In the coming year, processes for gathering and filtering data from users and systems in preparation for discovery will have great impact on corporate litigation practices. As corporations of all sizes are being required to preserve and produce electronically stored information, the practices for capturing this data and then winnowing it down to a potentially relevant set are critical. In 2006, companies should aim to work closely with their legal counsel and electronic evidence experts to obtain a more solid handle on electronic discovery as data preservation, gathering and filtering exercises become more frequent and routine. 

Furthermore, technology tools, such as online document repositories, will continue to improve in 2006, giving lawyers more control when managing volumes of both paper and electronic documents. These online database tools have become integral in saving law firms and their clients time and money when conducting document reviews and preparing document sets for production. Features added in past years to streamline document review – such as robust Boolean and concept searching, the ability to find duplicate documents, and document annotation and categorization features – will be improved and supplemented to put powerful production, case management and trial presentation capabilities at lawyers’ fingertips. Expect in 2006 to see up-to-date litigators using increasingly sophisticated filter and review techniques to provide best service to their clients.
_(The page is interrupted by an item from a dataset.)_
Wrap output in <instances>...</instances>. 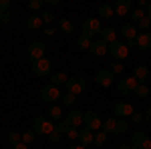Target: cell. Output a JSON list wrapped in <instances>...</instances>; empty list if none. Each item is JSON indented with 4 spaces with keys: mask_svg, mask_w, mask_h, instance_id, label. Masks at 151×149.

Finally, look for continued focus on up-and-coming high tech gadgets. Common high-tech toys, such as PDAs, cell phones with e-mail capabilities, USB drives, and instant messaging tools, will play an increasingly important role in litigation. As technology improves in 2006, other essential sources of electronic evidence will surface, and practitioners should keep up with these “techie” advancements. 

In light of the recent changes, companies should be thinking more carefully about what documents they create, how they store them and how they decide when to dispose of them. In all likelihood, the trend will be towards a more US-style attitude towards the disclosure process, in which electronic data is an integral part of disclosure and where the courts are unwilling to tolerate the destruction, damage or alteration of electronic evidence.

Michael Taylor, legal consultant for Kroll Ontrack, is responsible for providing consultancy and advice with regards to the appropriate use of technology in UK practice. Michael is a non-practising barrister.